## Begin Excerpt provided

Friday, 31 May 2013

F--k Up (Et Slags liv): Film Review


The Bottom Line

This crime flick doesn't find enough chemistry between its characters to generate much concern over their perils.
Venue:
Seattle International Film Festival
Cast:
Jon Oigarden, Tuva Novotny, Anders Baasmo Christiansen, Atle Antonsen, Lennart Jahkel, Rebecka Hemse, Iben Hjejle
Director:
Oystein Karlsen

Four Norwegian friends try to clean up a botched smuggling scheme in Oystein Karlsen's crime comedy.

A quartet of lifelong friends stick by each other through a very trying night in F--k Up, a Norwegian comedy whose title hints at the number of bad decisions each buddy tolerates on the others' behalf. Oystein Karlsen's crime film sports the tense-sweat-in-the-snow vibe festivalgoers have embraced in recent Scandinavian imports, but a sense of place only carries it so far; arthouse distributors may find little to tempt them here.

## End Excerpt provided

# Goal A:
Swap "stove control knob" for "burner dial" throughout the entries and give every line of them again, leaving everything else as it is.
The film review has no connection to the entries.

## Begin Given data

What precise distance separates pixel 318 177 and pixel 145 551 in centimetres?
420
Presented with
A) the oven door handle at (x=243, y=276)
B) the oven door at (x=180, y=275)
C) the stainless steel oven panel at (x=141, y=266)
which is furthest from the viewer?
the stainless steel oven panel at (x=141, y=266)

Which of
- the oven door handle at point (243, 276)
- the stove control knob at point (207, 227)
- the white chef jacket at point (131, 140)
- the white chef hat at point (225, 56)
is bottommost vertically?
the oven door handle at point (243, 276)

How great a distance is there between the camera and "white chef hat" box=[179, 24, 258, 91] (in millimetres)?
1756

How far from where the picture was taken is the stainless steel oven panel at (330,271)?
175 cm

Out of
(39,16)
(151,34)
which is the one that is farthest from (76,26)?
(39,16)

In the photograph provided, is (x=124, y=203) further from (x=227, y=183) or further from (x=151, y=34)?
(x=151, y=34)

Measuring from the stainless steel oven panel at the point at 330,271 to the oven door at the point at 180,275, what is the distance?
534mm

## End Given data

# Goal B:
Reproduce the film review word for word, beginning at "F--k Up (Et" and stopping after "over their perils.".

# Full output A:
What precise distance separates pixel 318 177 and pixel 145 551 in centimetres?
420
Presented with
A) the oven door handle at (x=243, y=276)
B) the oven door at (x=180, y=275)
C) the stainless steel oven panel at (x=141, y=266)
which is furthest from the viewer?
the stainless steel oven panel at (x=141, y=266)

Which of
- the oven door handle at point (243, 276)
- the burner dial at point (207, 227)
- the white chef jacket at point (131, 140)
- the white chef hat at point (225, 56)
is bottommost vertically?
the oven door handle at point (243, 276)

How great a distance is there between the camera and "white chef hat" box=[179, 24, 258, 91] (in millimetres)?
1756

How far from where the picture was taken is the stainless steel oven panel at (330,271)?
175 cm

Out of
(39,16)
(151,34)
which is the one that is farthest from (76,26)?
(39,16)

In the photograph provided, is (x=124, y=203) further from (x=227, y=183) or further from (x=151, y=34)?
(x=151, y=34)

Measuring from the stainless steel oven panel at the point at 330,271 to the oven door at the point at 180,275, what is the distance?
534mm

# Full output B:
F--k Up (Et Slags liv): Film Review


The Bottom Line

This crime flick doesn't find enough chemistry between its characters to generate much concern over their perils.